Buddleia is a great shrub for late Summer colour
Recently a plant in our garden had at least 100 butterflies on it. They all consisted of three or four species. I have never actually seen so many butterflies in one place. And what is the name of this plant I hear you ask? This plant is a Buddleia.
The Buddleia or Butterfly Bush is very well known with its arching growing habit and scented flowers. Buddleia davidii produces large racemes of cone-shaped flower clusters that are a violet-blue in late Summer. Buddleia is a great shrub for late Summer colour. It is extremely attractive to butterflies and some types of bees. The plant can be hard-pruned to control the size and shape and encourage fresh flowering growth. This is best done in early spring, but additional partial pruning can be done after flowering in autumn. This plant holds the RHS Award for Garden Merit, meaning it is a remarkable plant indeed.
The plant can be considered an invasive alien. It is not native to Ireland and is most likely a garden escape which originally came from Asia. In fact, you may well see this plant sprout from seeds in the most random locations. It is often seen in abandoned or derelict industrial sites, but I have never known this plant to become a nuisance in the garden .
Rudbeckia fulgida ‘Goldsturm’ bears wide, black-eyed, single, yellow daisy flowers with cone-shaped, black-brown center’s from August to October. It’s ideal for creating a splash of late-summer colour in ornamental borders and works well in prairie-style schemes with ornamental grasses.
It’s short enough not to need staking and doesn’t spread so fast that frequent division is necessary, making it a very easy-care plant. It is also great at attracting bees.
Use it between other plants in a flower border, as it tolerates light shade, to extend the flowering season late into the year. The Royal Horticultural Society has given it its prestigious Award of Garden Merit (AGM).
For best results grow Rudbeckia fulgida ‘Goldsturm’ in bold drifts in moist but well-drained soil in full sun. Divide congested clumps from autumn to spring.
Sedum ‘Autumn Joy’ will bring fabulous colour to a mixed border or cottage garden in late summer. It produces neat clumps and long-lasting vivid flowers.
Sedums are highly attractive to butterflies and insects. They make an excellent cut flower and are often used in fresh floral arrangements.
Sedum spectabiles is additionally described as a trouble free easy gardening plant!

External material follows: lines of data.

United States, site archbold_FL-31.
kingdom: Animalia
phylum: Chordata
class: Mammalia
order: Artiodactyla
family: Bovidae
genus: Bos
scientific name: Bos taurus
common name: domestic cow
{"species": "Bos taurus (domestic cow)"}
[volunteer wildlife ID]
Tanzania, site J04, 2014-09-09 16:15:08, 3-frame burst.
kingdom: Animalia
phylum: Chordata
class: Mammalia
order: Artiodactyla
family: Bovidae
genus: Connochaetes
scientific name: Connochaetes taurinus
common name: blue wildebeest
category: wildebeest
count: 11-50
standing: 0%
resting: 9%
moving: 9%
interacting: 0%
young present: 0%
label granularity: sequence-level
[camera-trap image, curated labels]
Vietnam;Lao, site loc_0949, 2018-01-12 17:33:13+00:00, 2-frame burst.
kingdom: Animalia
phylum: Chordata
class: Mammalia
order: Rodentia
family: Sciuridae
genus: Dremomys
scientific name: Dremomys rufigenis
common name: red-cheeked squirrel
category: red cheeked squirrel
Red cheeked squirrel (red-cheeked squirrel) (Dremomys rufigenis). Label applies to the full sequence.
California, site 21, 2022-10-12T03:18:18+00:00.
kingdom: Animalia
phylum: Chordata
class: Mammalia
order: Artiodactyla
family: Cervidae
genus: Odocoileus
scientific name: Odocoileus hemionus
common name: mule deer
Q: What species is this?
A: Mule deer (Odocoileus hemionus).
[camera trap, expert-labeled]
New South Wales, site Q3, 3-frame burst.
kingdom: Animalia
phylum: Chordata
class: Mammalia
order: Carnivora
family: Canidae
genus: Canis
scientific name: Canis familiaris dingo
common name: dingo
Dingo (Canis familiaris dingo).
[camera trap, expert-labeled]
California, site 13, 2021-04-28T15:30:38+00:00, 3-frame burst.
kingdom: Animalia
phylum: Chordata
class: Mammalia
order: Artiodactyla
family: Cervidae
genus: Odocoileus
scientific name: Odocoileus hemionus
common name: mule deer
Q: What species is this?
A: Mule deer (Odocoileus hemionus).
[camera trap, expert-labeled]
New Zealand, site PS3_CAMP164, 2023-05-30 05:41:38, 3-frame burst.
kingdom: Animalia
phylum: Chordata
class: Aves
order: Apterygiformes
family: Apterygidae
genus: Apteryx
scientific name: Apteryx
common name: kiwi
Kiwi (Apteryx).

Due to the height of Sedum ‘Autumn Joy’ they’re suitable for the back of borders. Sedum Autumn Joy are easy to grow plants with no special requirements. Plant Sedum Autumn Joy in a well-drained soil in a sunny location, space them according to the instruction on the plant pot.
Stake the plants if planted in a windy location. Sedum Autumn Joy may suffer from mildew or root rot if soil is not well-drained. Water frequently after planting! Once the Sedum Autumn Joy become established, they’re drought resistant and rather tough plants.
Apply fertilizer in early summer. Cut Sedum Autumn Joy down to ground level in autumn. Sedum Autumn Joy has a relatively short life, but may be prolonged by dividing the plant every other year in autumn or spring, and replant immediately.